Perhaps it’s safe to say that when it comes to discrimmination, we have to be more discrimminating. Separate the good from the bad and there are bad people in the world. Many happen to be Black, Muslim extremists, Hispanic, Al Jarreau fans, White, Hindu, Jewish, Irish Catholic and yes, even Inuit. If you were raped, beaten and left for dead by a crazed Black man, you will have in issue with Black men. By the same token, a young black woman in Birmingham, Alabama circa 1949 who witnessed white men in white robes and pointy masks, break down her front door only to watch her father being dragged out into the night, then was forced to watch as family members cut the noose loose from around his neck in the same tree she played under, will have very defined issues with white men from that point on. Understandably so. Damaged psyches don’t stop to rationalize fear in a fight or flight scenarios. It doesn’t work that way. And the people in the periphery of these hate crimes? These things affect them, too. Fear is rarely ever logical.

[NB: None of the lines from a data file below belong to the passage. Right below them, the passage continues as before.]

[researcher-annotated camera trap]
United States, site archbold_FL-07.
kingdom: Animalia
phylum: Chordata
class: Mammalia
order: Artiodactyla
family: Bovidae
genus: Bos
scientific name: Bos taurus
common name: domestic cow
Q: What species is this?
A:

And as for lumping all facets of Islam under one umbrella, well let me pose this to you: the overall appearance of terrorism has changed. It’s damned near impossible to separate fundamentalists and extremists from the peace-loving, West tolerant, everyday looking members of Islam. In the case of our enemy, this is intentional. To carry out the 9/11 attacks, it was imperative that the radicals blend in with American society; to live among us without standing out. They looked like they belonged here; students heading back to school; businessmen on a trip. We had no way of knowing. It’s not like they wore name tags.
On the morning of September 11, 2001, they looked as their masters told them to look: just like everybody else.
And had anyone suspected anything, would anyone have done anything? Or was the risk of offending a member of an ethnic group too great?
It’s one thing to be educated, tactful and polite; it’s quite another to be forced to self-censor and say things that are blatant falsehoods in order to pacify the silly, arbitrary aphorisms of a deceptively fanatical agenda, be it far right or far left.
In the new millenium, it’s simply not worth the risk.